If you think you have these signs, look to autistic voices for guidance.
Both Gardner-Wright and Neff recommend exploring the hashtag #actuallyautistic on social media to listen to lived experiences and hear from people in your specific community about how this exists for them.
“Discovering that you’re autistic as an adult can be really validating,” Gardner-Wright said. It can help you more fully understand yourself and your life. “But there can also be a grieving process for that,” she said, where you may wish you had this information when you were a kid so certain situations could have been different.
“Feeling a mix of grief and also excitement is very, very normal,” Gardner-Wright said.
Additionally, embrace-autism.com is a helpful resource for free screening tools and tests to help you understand if you are autistic — though it is not diagnostic, they’re simply online guides to help arm you with information, Gardner-Wright noted.
You can reach out to mental health professionals, too.

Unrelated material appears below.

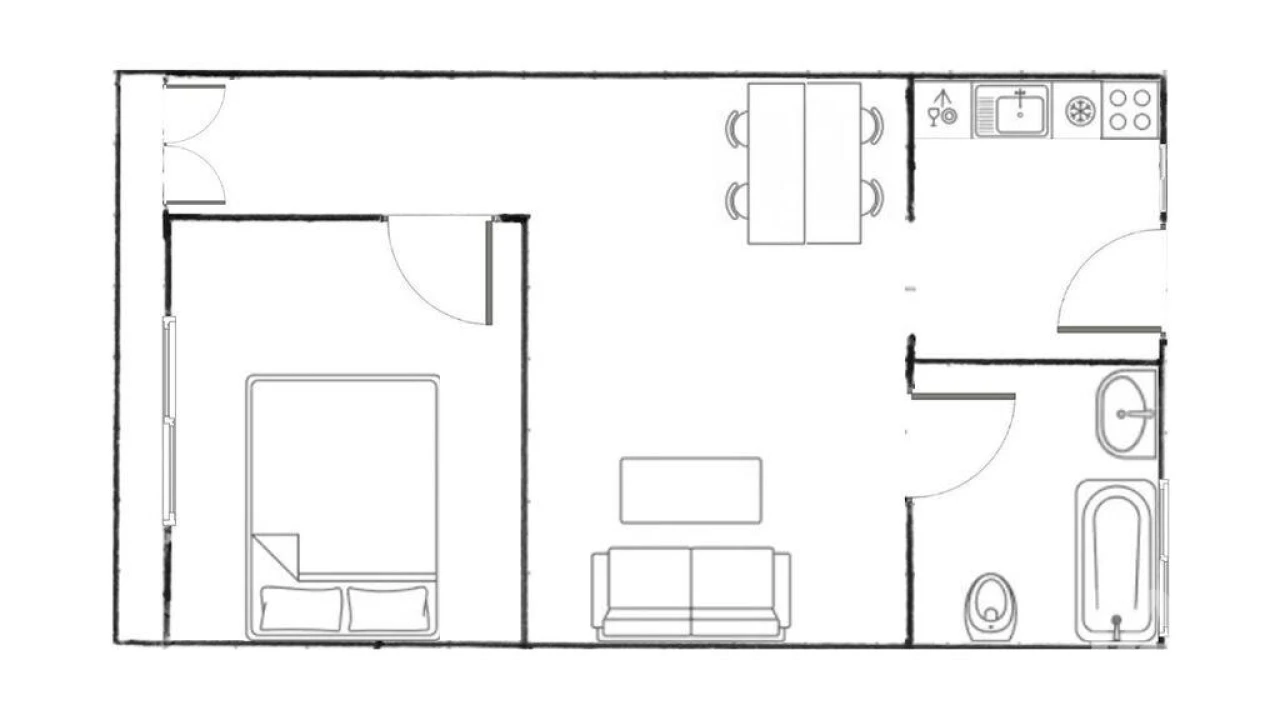 Apartamento T1 para Venda em Sesimbra (Santiago) Foto 1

Neff said it can be helpful to connect with a therapist to talk about this new discovery, but she stressed that it’s important to find one who is neurodivergent-affirming or -informed.
Bal agreed and said “we have a long way to go with respect to training medical professionals and mental health professionals about autism. I worry there’s a lot of misinformation and misconceptions out there.”
Bal added that you can also look up autism centers near you for diagnosis or treatment, but noted that many have a yearslong waitlist and may focus only on children. If they can’t fit you in, Bal said, you can ask if they have resources they recommend, or look for community autism organizations to see if they have any resources.
Additionally, a community of supportive people can be helpful as well, which is where the #actuallyaustic hashtag — or other online communities — can be helpful.